My favorite memories of Anselm are of the times I got to go into the wilderness with him. He began taking me with him on his days-long treks when I was ten. I remember the first one with vivid clarity. It was April. There was still snow in places, but during the day, it still got warm enough to not need a jacket. He woke me up at five in the morning, made me pancakes, and let me drink a cup of coffee with him—heavily cut with chocolate milk, of course. He gave me a special backpack—a weathered, battered leather rucksack, well-oiled, older than my imagination could fathom. Only later would he tell me it was the same backpack his own father had given him as a boy. He showed me how to roll my clothes up into neat, tight packages. He gave me a brand new canteen, a six-inch fixed blade survival knife, a compass, and a Zippo lighter.
We got into his car and drove away in the lightening gray of dawn. He'd already discussed this with Mom, of course, not that that ever crossed my mind. If Anselm said let’s go, I went, no questions asked. We drove and drove—north into Canada, west toward British Columbia. We parked at the end of a barely visible two-track path in the foothills, shouldered our packs, and walked into the mountains. We spent two weeks out there, just the two of us, with nothing more than our bags, knives, and canteens. He brought no food of any kind. In fact, the only concession he did allow was water purification tablets. He taught me how to survive with nothing but my wits, courage, and determination. He taught me orienteering, how to read a topographical map, how to make a fire, how to create shelter, how to find water and purify it, which plants I could eat and which would kill me, which would help with various ailments, which would soak up blood if I was to get cut, or since I'm a woman, deal with my periods when out in the wilderness. He taught me to stalk-hunt with a bow—and how to make one from nothing with only my knife. How to skin a carcass. How to defend myself if I'm attacked or threatened by a bear, wolf, coyote, mountain lion…or that most dangerous of predators, man. Yes, he taught me to fight with my bare hands and feet, with a knife, with a rifle, with a handgun. With a bow. With a spear.

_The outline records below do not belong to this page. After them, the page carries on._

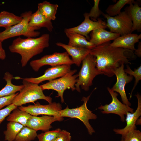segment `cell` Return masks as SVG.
<instances>
[{
    "instance_id": "6da1fadb",
    "label": "cell",
    "mask_w": 141,
    "mask_h": 141,
    "mask_svg": "<svg viewBox=\"0 0 141 141\" xmlns=\"http://www.w3.org/2000/svg\"><path fill=\"white\" fill-rule=\"evenodd\" d=\"M110 41L96 46L90 53L96 57V67L105 75L111 77L114 72L121 64H131L130 60L125 55L126 52L131 51L121 48L111 46Z\"/></svg>"
},
{
    "instance_id": "7a4b0ae2",
    "label": "cell",
    "mask_w": 141,
    "mask_h": 141,
    "mask_svg": "<svg viewBox=\"0 0 141 141\" xmlns=\"http://www.w3.org/2000/svg\"><path fill=\"white\" fill-rule=\"evenodd\" d=\"M50 36L45 34L37 38H23L19 37L14 40L9 47L12 53H17L21 56V63L25 67L34 56L42 53L49 45Z\"/></svg>"
},
{
    "instance_id": "3957f363",
    "label": "cell",
    "mask_w": 141,
    "mask_h": 141,
    "mask_svg": "<svg viewBox=\"0 0 141 141\" xmlns=\"http://www.w3.org/2000/svg\"><path fill=\"white\" fill-rule=\"evenodd\" d=\"M81 68L78 74L75 84V90L81 92L80 86L85 91H88L93 85V81L97 76L102 74L96 67V57L89 54L83 60Z\"/></svg>"
},
{
    "instance_id": "277c9868",
    "label": "cell",
    "mask_w": 141,
    "mask_h": 141,
    "mask_svg": "<svg viewBox=\"0 0 141 141\" xmlns=\"http://www.w3.org/2000/svg\"><path fill=\"white\" fill-rule=\"evenodd\" d=\"M24 86L15 97L12 103L20 107L27 103H33L38 100L43 99L49 103L52 102V98L46 96L38 84L23 80Z\"/></svg>"
},
{
    "instance_id": "5b68a950",
    "label": "cell",
    "mask_w": 141,
    "mask_h": 141,
    "mask_svg": "<svg viewBox=\"0 0 141 141\" xmlns=\"http://www.w3.org/2000/svg\"><path fill=\"white\" fill-rule=\"evenodd\" d=\"M91 94L87 97H84L82 99L83 102V104L76 108L70 109L68 106L60 112L61 117H68L71 118H76L80 120L84 124L87 128L89 134L92 135L95 131L90 124V120L96 119L97 116L92 113L87 108V104L90 96Z\"/></svg>"
},
{
    "instance_id": "8992f818",
    "label": "cell",
    "mask_w": 141,
    "mask_h": 141,
    "mask_svg": "<svg viewBox=\"0 0 141 141\" xmlns=\"http://www.w3.org/2000/svg\"><path fill=\"white\" fill-rule=\"evenodd\" d=\"M32 13V12L30 11L21 14V16L23 19L21 22L0 32V42H2L9 38L21 35L27 38L38 36L40 32L33 30L28 26L29 21Z\"/></svg>"
},
{
    "instance_id": "52a82bcc",
    "label": "cell",
    "mask_w": 141,
    "mask_h": 141,
    "mask_svg": "<svg viewBox=\"0 0 141 141\" xmlns=\"http://www.w3.org/2000/svg\"><path fill=\"white\" fill-rule=\"evenodd\" d=\"M77 71L75 69L71 70L62 77L40 86L43 90H52L56 91L58 93L56 97H60L62 103H64L63 96L65 91L67 89H70L72 91L75 90V85L78 75L74 74Z\"/></svg>"
},
{
    "instance_id": "ba28073f",
    "label": "cell",
    "mask_w": 141,
    "mask_h": 141,
    "mask_svg": "<svg viewBox=\"0 0 141 141\" xmlns=\"http://www.w3.org/2000/svg\"><path fill=\"white\" fill-rule=\"evenodd\" d=\"M102 14L107 19L106 26L110 32L121 36L131 33L133 23L125 11L121 12L114 17L110 16L103 12Z\"/></svg>"
},
{
    "instance_id": "9c48e42d",
    "label": "cell",
    "mask_w": 141,
    "mask_h": 141,
    "mask_svg": "<svg viewBox=\"0 0 141 141\" xmlns=\"http://www.w3.org/2000/svg\"><path fill=\"white\" fill-rule=\"evenodd\" d=\"M73 63L68 54L66 52L63 53L55 52L44 56L40 59L34 60L30 63V65L35 72H38L44 65L52 67L63 65H71Z\"/></svg>"
},
{
    "instance_id": "30bf717a",
    "label": "cell",
    "mask_w": 141,
    "mask_h": 141,
    "mask_svg": "<svg viewBox=\"0 0 141 141\" xmlns=\"http://www.w3.org/2000/svg\"><path fill=\"white\" fill-rule=\"evenodd\" d=\"M107 89L111 97L112 101L109 104L104 105H101L98 109L101 110V112L103 114H117L120 116L121 121L124 122L125 115H126L127 112H133V109L120 101L117 98L118 94L116 92L113 91L109 87H107Z\"/></svg>"
},
{
    "instance_id": "8fae6325",
    "label": "cell",
    "mask_w": 141,
    "mask_h": 141,
    "mask_svg": "<svg viewBox=\"0 0 141 141\" xmlns=\"http://www.w3.org/2000/svg\"><path fill=\"white\" fill-rule=\"evenodd\" d=\"M18 108L32 116H37L43 115L60 116V112L62 110V105L59 103L51 102L46 105H42L37 102L34 105L21 106Z\"/></svg>"
},
{
    "instance_id": "7c38bea8",
    "label": "cell",
    "mask_w": 141,
    "mask_h": 141,
    "mask_svg": "<svg viewBox=\"0 0 141 141\" xmlns=\"http://www.w3.org/2000/svg\"><path fill=\"white\" fill-rule=\"evenodd\" d=\"M71 66L63 65L52 67L46 69L43 75L37 77L22 78L19 77H13V78L21 79L38 84L46 80L50 81L62 77L71 70Z\"/></svg>"
},
{
    "instance_id": "4fadbf2b",
    "label": "cell",
    "mask_w": 141,
    "mask_h": 141,
    "mask_svg": "<svg viewBox=\"0 0 141 141\" xmlns=\"http://www.w3.org/2000/svg\"><path fill=\"white\" fill-rule=\"evenodd\" d=\"M84 21L79 25L73 28H66L64 32L66 33H76L85 36L89 40L88 34L93 30L100 28L105 29L107 28L106 23L101 19L98 21H93L90 19L88 13H85Z\"/></svg>"
},
{
    "instance_id": "5bb4252c",
    "label": "cell",
    "mask_w": 141,
    "mask_h": 141,
    "mask_svg": "<svg viewBox=\"0 0 141 141\" xmlns=\"http://www.w3.org/2000/svg\"><path fill=\"white\" fill-rule=\"evenodd\" d=\"M124 67V64L122 63L114 72L116 77L117 80L111 89L113 91L117 92L120 95L123 104L130 106L131 104L127 97L125 87L126 84L132 80L133 77L128 75L126 73Z\"/></svg>"
},
{
    "instance_id": "9a60e30c",
    "label": "cell",
    "mask_w": 141,
    "mask_h": 141,
    "mask_svg": "<svg viewBox=\"0 0 141 141\" xmlns=\"http://www.w3.org/2000/svg\"><path fill=\"white\" fill-rule=\"evenodd\" d=\"M63 120L62 117L46 115L38 117L32 115L28 120L26 126L36 131L41 130L44 132L49 131L52 128L51 124L56 121H61Z\"/></svg>"
},
{
    "instance_id": "2e32d148",
    "label": "cell",
    "mask_w": 141,
    "mask_h": 141,
    "mask_svg": "<svg viewBox=\"0 0 141 141\" xmlns=\"http://www.w3.org/2000/svg\"><path fill=\"white\" fill-rule=\"evenodd\" d=\"M135 96L138 102L137 108L133 113H127L126 118L125 119L126 125L125 127L122 129H114L113 130L117 134H120L123 136L130 131L136 129V121L141 115V96L138 93Z\"/></svg>"
},
{
    "instance_id": "e0dca14e",
    "label": "cell",
    "mask_w": 141,
    "mask_h": 141,
    "mask_svg": "<svg viewBox=\"0 0 141 141\" xmlns=\"http://www.w3.org/2000/svg\"><path fill=\"white\" fill-rule=\"evenodd\" d=\"M56 45L64 49L66 52L72 57L73 64L79 67L83 60L91 52V50L70 46L63 43L58 42Z\"/></svg>"
},
{
    "instance_id": "ac0fdd59",
    "label": "cell",
    "mask_w": 141,
    "mask_h": 141,
    "mask_svg": "<svg viewBox=\"0 0 141 141\" xmlns=\"http://www.w3.org/2000/svg\"><path fill=\"white\" fill-rule=\"evenodd\" d=\"M141 39V34L130 33L120 36L114 39L111 46L115 48H124L132 52L135 51V44Z\"/></svg>"
},
{
    "instance_id": "d6986e66",
    "label": "cell",
    "mask_w": 141,
    "mask_h": 141,
    "mask_svg": "<svg viewBox=\"0 0 141 141\" xmlns=\"http://www.w3.org/2000/svg\"><path fill=\"white\" fill-rule=\"evenodd\" d=\"M120 36V34L100 28L94 30L90 34L89 41L95 46L114 40Z\"/></svg>"
},
{
    "instance_id": "ffe728a7",
    "label": "cell",
    "mask_w": 141,
    "mask_h": 141,
    "mask_svg": "<svg viewBox=\"0 0 141 141\" xmlns=\"http://www.w3.org/2000/svg\"><path fill=\"white\" fill-rule=\"evenodd\" d=\"M28 26L35 31L42 27H45L49 31L51 32L53 28L51 21L43 15L38 10L31 14L29 21Z\"/></svg>"
},
{
    "instance_id": "44dd1931",
    "label": "cell",
    "mask_w": 141,
    "mask_h": 141,
    "mask_svg": "<svg viewBox=\"0 0 141 141\" xmlns=\"http://www.w3.org/2000/svg\"><path fill=\"white\" fill-rule=\"evenodd\" d=\"M125 9V11L130 16L133 23L132 33L137 30H141V7L137 3H131Z\"/></svg>"
},
{
    "instance_id": "7402d4cb",
    "label": "cell",
    "mask_w": 141,
    "mask_h": 141,
    "mask_svg": "<svg viewBox=\"0 0 141 141\" xmlns=\"http://www.w3.org/2000/svg\"><path fill=\"white\" fill-rule=\"evenodd\" d=\"M69 39L68 45L74 47L92 49L96 46L84 36L76 33H66Z\"/></svg>"
},
{
    "instance_id": "603a6c76",
    "label": "cell",
    "mask_w": 141,
    "mask_h": 141,
    "mask_svg": "<svg viewBox=\"0 0 141 141\" xmlns=\"http://www.w3.org/2000/svg\"><path fill=\"white\" fill-rule=\"evenodd\" d=\"M13 77L12 75L9 72H7L5 73L3 79L6 81V84L4 88L0 90V97L15 93L23 87V85H17L13 84L12 80Z\"/></svg>"
},
{
    "instance_id": "cb8c5ba5",
    "label": "cell",
    "mask_w": 141,
    "mask_h": 141,
    "mask_svg": "<svg viewBox=\"0 0 141 141\" xmlns=\"http://www.w3.org/2000/svg\"><path fill=\"white\" fill-rule=\"evenodd\" d=\"M22 19L21 16H17L13 13L1 11L0 12V27L8 28L19 23Z\"/></svg>"
},
{
    "instance_id": "d4e9b609",
    "label": "cell",
    "mask_w": 141,
    "mask_h": 141,
    "mask_svg": "<svg viewBox=\"0 0 141 141\" xmlns=\"http://www.w3.org/2000/svg\"><path fill=\"white\" fill-rule=\"evenodd\" d=\"M58 5L44 1L38 4V10L45 17L50 20H54Z\"/></svg>"
},
{
    "instance_id": "484cf974",
    "label": "cell",
    "mask_w": 141,
    "mask_h": 141,
    "mask_svg": "<svg viewBox=\"0 0 141 141\" xmlns=\"http://www.w3.org/2000/svg\"><path fill=\"white\" fill-rule=\"evenodd\" d=\"M31 116L28 113L21 110L17 107L12 111L6 120L9 122H17L26 126L27 122Z\"/></svg>"
},
{
    "instance_id": "4316f807",
    "label": "cell",
    "mask_w": 141,
    "mask_h": 141,
    "mask_svg": "<svg viewBox=\"0 0 141 141\" xmlns=\"http://www.w3.org/2000/svg\"><path fill=\"white\" fill-rule=\"evenodd\" d=\"M24 126L18 123L9 121L7 124L6 130L3 132L5 140L14 141L16 136Z\"/></svg>"
},
{
    "instance_id": "83f0119b",
    "label": "cell",
    "mask_w": 141,
    "mask_h": 141,
    "mask_svg": "<svg viewBox=\"0 0 141 141\" xmlns=\"http://www.w3.org/2000/svg\"><path fill=\"white\" fill-rule=\"evenodd\" d=\"M135 2L133 0H119L115 4L109 5L105 12L109 16L114 17L121 12V9L125 5L131 3L134 4Z\"/></svg>"
},
{
    "instance_id": "f1b7e54d",
    "label": "cell",
    "mask_w": 141,
    "mask_h": 141,
    "mask_svg": "<svg viewBox=\"0 0 141 141\" xmlns=\"http://www.w3.org/2000/svg\"><path fill=\"white\" fill-rule=\"evenodd\" d=\"M37 134V131L27 126H24L16 136L14 141H31Z\"/></svg>"
},
{
    "instance_id": "f546056e",
    "label": "cell",
    "mask_w": 141,
    "mask_h": 141,
    "mask_svg": "<svg viewBox=\"0 0 141 141\" xmlns=\"http://www.w3.org/2000/svg\"><path fill=\"white\" fill-rule=\"evenodd\" d=\"M61 130L60 129L57 128L37 135L38 141H53L58 135Z\"/></svg>"
},
{
    "instance_id": "4dcf8cb0",
    "label": "cell",
    "mask_w": 141,
    "mask_h": 141,
    "mask_svg": "<svg viewBox=\"0 0 141 141\" xmlns=\"http://www.w3.org/2000/svg\"><path fill=\"white\" fill-rule=\"evenodd\" d=\"M125 72L129 74V75L134 77L135 81L134 85L131 91L130 96L131 98L132 97V94L136 86L139 81L141 80V66L140 65L137 69H134V70H132L128 64L126 65V68L124 69Z\"/></svg>"
},
{
    "instance_id": "1f68e13d",
    "label": "cell",
    "mask_w": 141,
    "mask_h": 141,
    "mask_svg": "<svg viewBox=\"0 0 141 141\" xmlns=\"http://www.w3.org/2000/svg\"><path fill=\"white\" fill-rule=\"evenodd\" d=\"M122 138L124 141H141V132L136 129H134L122 136Z\"/></svg>"
},
{
    "instance_id": "d6a6232c",
    "label": "cell",
    "mask_w": 141,
    "mask_h": 141,
    "mask_svg": "<svg viewBox=\"0 0 141 141\" xmlns=\"http://www.w3.org/2000/svg\"><path fill=\"white\" fill-rule=\"evenodd\" d=\"M100 0H94V5L92 8L89 13L88 15L89 17L96 21L97 19L101 14L102 12L99 8V4Z\"/></svg>"
},
{
    "instance_id": "836d02e7",
    "label": "cell",
    "mask_w": 141,
    "mask_h": 141,
    "mask_svg": "<svg viewBox=\"0 0 141 141\" xmlns=\"http://www.w3.org/2000/svg\"><path fill=\"white\" fill-rule=\"evenodd\" d=\"M17 107L12 103L7 106L5 108L0 109V124Z\"/></svg>"
},
{
    "instance_id": "e575fe53",
    "label": "cell",
    "mask_w": 141,
    "mask_h": 141,
    "mask_svg": "<svg viewBox=\"0 0 141 141\" xmlns=\"http://www.w3.org/2000/svg\"><path fill=\"white\" fill-rule=\"evenodd\" d=\"M18 93L0 97V110L4 107L8 106L12 104L13 100Z\"/></svg>"
},
{
    "instance_id": "d590c367",
    "label": "cell",
    "mask_w": 141,
    "mask_h": 141,
    "mask_svg": "<svg viewBox=\"0 0 141 141\" xmlns=\"http://www.w3.org/2000/svg\"><path fill=\"white\" fill-rule=\"evenodd\" d=\"M71 139L70 133L63 130H61L58 135L53 141H70Z\"/></svg>"
},
{
    "instance_id": "8d00e7d4",
    "label": "cell",
    "mask_w": 141,
    "mask_h": 141,
    "mask_svg": "<svg viewBox=\"0 0 141 141\" xmlns=\"http://www.w3.org/2000/svg\"><path fill=\"white\" fill-rule=\"evenodd\" d=\"M2 43L0 42V59L4 60L6 57V54L5 50L3 48Z\"/></svg>"
},
{
    "instance_id": "74e56055",
    "label": "cell",
    "mask_w": 141,
    "mask_h": 141,
    "mask_svg": "<svg viewBox=\"0 0 141 141\" xmlns=\"http://www.w3.org/2000/svg\"><path fill=\"white\" fill-rule=\"evenodd\" d=\"M134 53L138 57H140L141 56V42H139L138 48L135 50Z\"/></svg>"
},
{
    "instance_id": "f35d334b",
    "label": "cell",
    "mask_w": 141,
    "mask_h": 141,
    "mask_svg": "<svg viewBox=\"0 0 141 141\" xmlns=\"http://www.w3.org/2000/svg\"><path fill=\"white\" fill-rule=\"evenodd\" d=\"M120 141H124L123 140V139H122H122Z\"/></svg>"
}]
</instances>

By the time I was sixteen, I was a thoroughly competent outdoorswoman, capable of being left absolutely anywhere on the planet with nothing more than basic survival gear, and I could make it home. He also taught me how to survive if I'm left out there with nothing. And I have. He drove me out into the wilderness of Michigan's Upper Peninsula and left me hundreds of miles from anything with nothing more than the clothes on my back.
I loved every second of it.
To this day, I keep up those skills. Every couple months, I pack that leather bag and go exploring the way Anselm taught me. Just go. No destination, no purpose, just go and just be.
I'm finishing up the last bit of paperwork when my pager goes off—there was an MVC on the 35, multiple casualties inbound.